Я высвободился и ударил его скованными руками, куда доставал – в висок. Потом соединил ладони и уже что было силы двинул его по макушке. Нехорошо было поступать так с рыжим – он все же был джентльменом, но в такие минуты средства не выбираешь. Возможно, кстати, именно этим я спас ему жизнь, потому что стреляли уже со всех сторон. Откуда точно, я не понимал – откуда-то из-за деревьев по обе стороны дороги.

А видно в этот предрассветный час было достаточно хорошо. К утру туман опустился ниже. Он уже сплошной пеленой скрывал лишь землю, да кое-где гуляли сизые клочки, как дымовые эффекты.

Я обернулся – Рамдан, отстреливаясь из «магнума», бежал к бытовке.

– Ложись! – крикнул мне голос. Это был Ашраф, но я его не видел.

– Здесь мой товарищ! – крикнул я в ответ, бросаясь назад к сараю.

И тут я увидел четыре фигуры, которые, согнувшись, бежали к нам со стороны летного поля. Они – смешная деталь – были в шапках и лыжных масках, скрывавших лица, с прорезями для рта и глаз.

«Боже ты мой! – подумал я, вспомнив вдруг о своей решимости не сквернословить. – Если это лихие парни из резидентуры, они сейчас перестреляют друг друга с египтянами».

Так что бросился я к ним.

– Не стрелять! – с молодецкой отвагой крикнул по-английски один из бежавших по полю. Я узнал его по голосу – это был Мохов.

«Вот тоже спецназовец нашелся, – пронеслось у меня в голове. Мне почему-то показалось, что его сейчас убьют. Как Петю Ростова, в первом же сражении. – Спал бы лучше в своей постели. Ну, в резидентуре сидел бы, переживал и ждал от меня звонка».

– Вообще не стреляйте! – крикнул я. – Там египтяне.
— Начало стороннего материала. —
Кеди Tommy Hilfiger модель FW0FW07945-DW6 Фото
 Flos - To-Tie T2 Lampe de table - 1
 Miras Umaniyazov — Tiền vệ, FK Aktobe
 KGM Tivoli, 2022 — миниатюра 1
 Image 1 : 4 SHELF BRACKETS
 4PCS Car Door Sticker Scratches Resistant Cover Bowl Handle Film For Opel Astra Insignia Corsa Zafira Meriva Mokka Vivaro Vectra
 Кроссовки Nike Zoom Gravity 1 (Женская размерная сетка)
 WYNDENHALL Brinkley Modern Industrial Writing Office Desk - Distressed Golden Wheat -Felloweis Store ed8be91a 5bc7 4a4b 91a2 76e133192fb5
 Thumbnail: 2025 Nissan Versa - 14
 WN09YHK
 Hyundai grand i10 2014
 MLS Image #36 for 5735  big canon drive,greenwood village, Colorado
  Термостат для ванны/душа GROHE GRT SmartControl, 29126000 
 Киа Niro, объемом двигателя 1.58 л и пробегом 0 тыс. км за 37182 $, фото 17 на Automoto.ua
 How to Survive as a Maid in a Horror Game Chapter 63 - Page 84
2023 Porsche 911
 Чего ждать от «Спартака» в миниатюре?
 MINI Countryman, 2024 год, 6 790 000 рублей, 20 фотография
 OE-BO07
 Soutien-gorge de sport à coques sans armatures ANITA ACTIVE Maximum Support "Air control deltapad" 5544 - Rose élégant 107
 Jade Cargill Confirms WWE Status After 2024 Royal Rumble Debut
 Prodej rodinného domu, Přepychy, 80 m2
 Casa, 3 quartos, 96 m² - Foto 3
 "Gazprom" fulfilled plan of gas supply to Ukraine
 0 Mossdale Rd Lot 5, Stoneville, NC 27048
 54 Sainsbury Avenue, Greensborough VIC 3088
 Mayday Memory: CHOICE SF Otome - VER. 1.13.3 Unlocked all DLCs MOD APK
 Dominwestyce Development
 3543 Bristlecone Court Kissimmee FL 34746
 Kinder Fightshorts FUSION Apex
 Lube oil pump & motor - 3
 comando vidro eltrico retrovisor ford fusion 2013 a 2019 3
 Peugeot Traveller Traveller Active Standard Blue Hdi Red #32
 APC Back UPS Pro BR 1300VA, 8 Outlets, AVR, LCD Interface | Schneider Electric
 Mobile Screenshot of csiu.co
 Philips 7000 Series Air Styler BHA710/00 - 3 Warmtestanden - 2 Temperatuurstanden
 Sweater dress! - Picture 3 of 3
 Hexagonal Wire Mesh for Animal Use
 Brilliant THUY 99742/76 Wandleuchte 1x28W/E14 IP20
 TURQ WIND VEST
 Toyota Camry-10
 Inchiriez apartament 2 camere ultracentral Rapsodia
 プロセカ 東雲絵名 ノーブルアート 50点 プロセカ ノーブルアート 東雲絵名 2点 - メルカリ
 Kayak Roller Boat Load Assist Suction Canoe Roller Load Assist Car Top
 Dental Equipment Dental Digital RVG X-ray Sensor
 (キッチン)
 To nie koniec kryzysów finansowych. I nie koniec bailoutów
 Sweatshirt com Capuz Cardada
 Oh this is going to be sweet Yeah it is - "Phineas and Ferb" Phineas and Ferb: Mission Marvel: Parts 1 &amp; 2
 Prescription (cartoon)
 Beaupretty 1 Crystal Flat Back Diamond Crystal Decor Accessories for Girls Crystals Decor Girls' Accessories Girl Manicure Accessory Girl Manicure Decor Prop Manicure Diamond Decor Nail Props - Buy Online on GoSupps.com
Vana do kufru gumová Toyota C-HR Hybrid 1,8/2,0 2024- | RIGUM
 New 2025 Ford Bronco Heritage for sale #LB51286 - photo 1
Они тоже нас освобождают.

Тут раздалась автоматная очередь. До сих пор были только хлопки – стреляли из пистолетов с глушителями. А теперь было уже не до соседей и полиции. Это Рамдан палил с порога бытовки. Наверное, из «узи», с которым я видел его в день нашего знакомства и потом здесь, когда он приходил покрасоваться. Против двух связанных похищенных серьезный арсенал был ни к чему, а тут пригодился.

– Ашраф! – закричал я. – Здесь еще одна группа спасения. Прекратите огонь – вы перебьете друг друга.

С таким же успехом я мог объявить рекламную паузу.